Bütün savaş boyunca, subay ve er, şehit olan Türk askerinin sayısı da 250 bin değildir, 400 bin hiç değildir… Cephelerdeki şehit sayımız 57.084’tür. Hastanede ölenler de bu sayıya ilave edildiğinde, Çanakkale cephesinde toprağa verdiğimiz şehitlerimizin sayısı 76 bine çok yaklaşıyor. 75.830 şehit sanki az bir sayıymış gibi, bu rakamı 250 bine, 300 bine yükseltmenin ne anlamı olabilir ki? Yaralılar, hastalananlar ve çeşitli nedenlerle cepheden geri gönderilenlerle bu sayı 250 bine ulaşıyor.
“Alman Genelkurmayının Gelibolu’da öldürttüğü bizim 250 bin köylü” ifadesindeki rakamın gerçekle ilgisi olmadığını gördük… Şehit sayısı 250 bin değil… Kaldı ki, ‘köylü’ ifadesi de manidar. Gelibolu sırtlarında aslanlar gibi dövüşen, müttefik askerlerine cepheyi dar edip, gerisin geriye kaçmak zorunda bırakan, bu uğurda canını veren Mehmetçiğin, asker değil de, dünyadan habersiz-değersiz anlamı yüklenerek ‘köylü’ tanımlamasıyla küçümsenmeye çalışılması doğru bir yaklaşım olarak ele alınabilir mi?
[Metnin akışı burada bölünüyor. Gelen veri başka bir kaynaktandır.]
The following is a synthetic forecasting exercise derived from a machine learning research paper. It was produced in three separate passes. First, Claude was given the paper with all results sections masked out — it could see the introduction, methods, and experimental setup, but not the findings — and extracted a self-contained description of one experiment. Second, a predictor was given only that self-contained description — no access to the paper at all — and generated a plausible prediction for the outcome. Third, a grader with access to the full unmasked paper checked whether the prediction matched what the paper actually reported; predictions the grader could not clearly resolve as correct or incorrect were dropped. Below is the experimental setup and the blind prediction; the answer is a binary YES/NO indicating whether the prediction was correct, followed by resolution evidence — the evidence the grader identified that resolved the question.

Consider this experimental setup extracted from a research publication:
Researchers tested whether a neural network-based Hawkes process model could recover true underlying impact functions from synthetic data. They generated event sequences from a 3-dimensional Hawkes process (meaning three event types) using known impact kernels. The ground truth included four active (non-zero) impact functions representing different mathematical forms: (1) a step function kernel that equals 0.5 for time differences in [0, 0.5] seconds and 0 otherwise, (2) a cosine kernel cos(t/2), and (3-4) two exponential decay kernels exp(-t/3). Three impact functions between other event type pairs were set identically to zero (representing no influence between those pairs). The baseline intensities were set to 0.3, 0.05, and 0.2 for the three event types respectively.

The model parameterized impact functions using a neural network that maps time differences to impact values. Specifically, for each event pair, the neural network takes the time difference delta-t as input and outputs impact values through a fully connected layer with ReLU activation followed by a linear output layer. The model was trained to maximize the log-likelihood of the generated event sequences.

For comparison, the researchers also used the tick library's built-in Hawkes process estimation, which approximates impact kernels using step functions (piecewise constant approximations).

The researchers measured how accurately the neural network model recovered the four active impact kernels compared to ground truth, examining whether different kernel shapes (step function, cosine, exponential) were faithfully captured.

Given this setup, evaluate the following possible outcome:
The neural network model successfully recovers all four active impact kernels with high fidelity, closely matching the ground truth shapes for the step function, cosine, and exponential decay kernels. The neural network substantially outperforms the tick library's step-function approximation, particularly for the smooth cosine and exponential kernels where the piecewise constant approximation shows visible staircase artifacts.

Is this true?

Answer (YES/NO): NO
Her şey yanlışsa, hiç değilse Ç. Altan’ın savaş tahlili doğru olsaydı diye düşünebilirsiniz! Maalesef o da yanlış. Çünkü Çanakkale Boğazı’nın zorlanması, iki donanmanın karşı karşıya gelmesiyle ilgili bir durum değildir. Çanakkale Boğazı’nda zaten düşmanın Marmara Denizi’ne ilerlemesini (dolayısıyla denizden İstanbul’a ulaşmasını) engelleyecek savunma tertibatı vardı ve bu topçu bataryaları çok başarılı bir savaş vererek, düşman donanmasını kaçmaya mecbur bırakmıştır. Orada Alman donanması olsa ne olacak, olmasa ne olacak?
BAKINIZ:
Çanakkale Savaşı Mustafa Kemalsiz Anlatılabilir mi?
Ama Çetin Altan’ın işaret ettiği bir doğru da var, söylemezsek olmaz: Çanakkale Savaşları’nın nedeni birkaç cümlede çok basite indirgenerek özetlenebilir… Boğazdan geçerek İstanbul’a gitmeyi hedefleyen düşman donanmasının tek hedefi, imparatorluğun başkentini teslim almaktır.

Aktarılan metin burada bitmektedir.